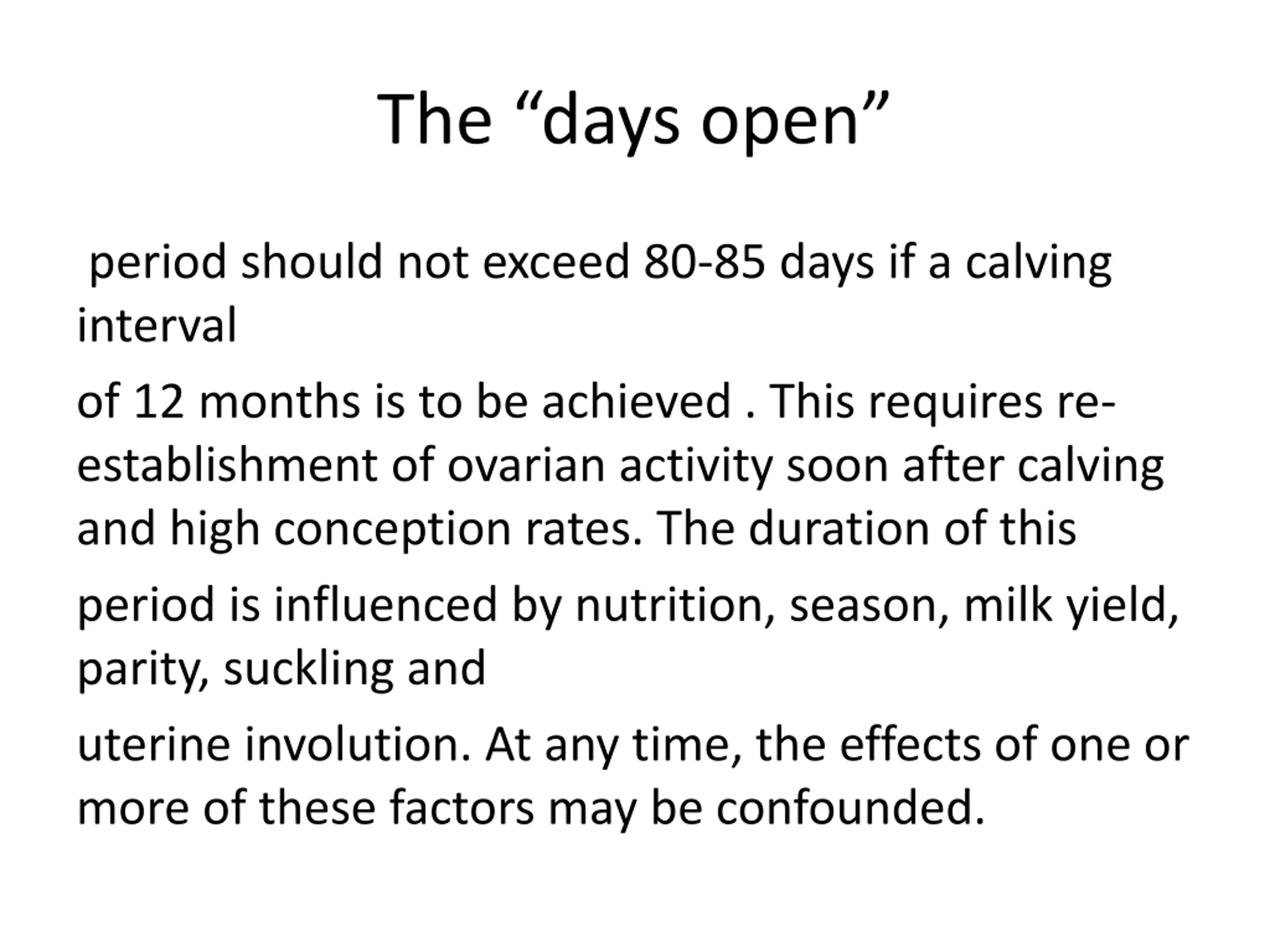 The “days open”

period should not exceed 80-85 days if a calving interval

of 12 months is to be achieved . This requires re-establishment of ovarian activity soon after calving and high conception rates. The duration of this

period is influenced by nutrition, season, milk yield, parity, suckling and

uterine involution. At any time, the effects of one or more of these factors may be confounded.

++++++++

An exact copy is required of the lines from the start of the records above through the line with "of 12 months", and only those, without any pictures.

* **EXERCISE OUTPUT**
 The “days open”

period should not exceed 80-85 days if a calving interval

of 12 months is to be achieved . This requires re-establishment of ovarian activity soon after calving and high conception rates. The duration of this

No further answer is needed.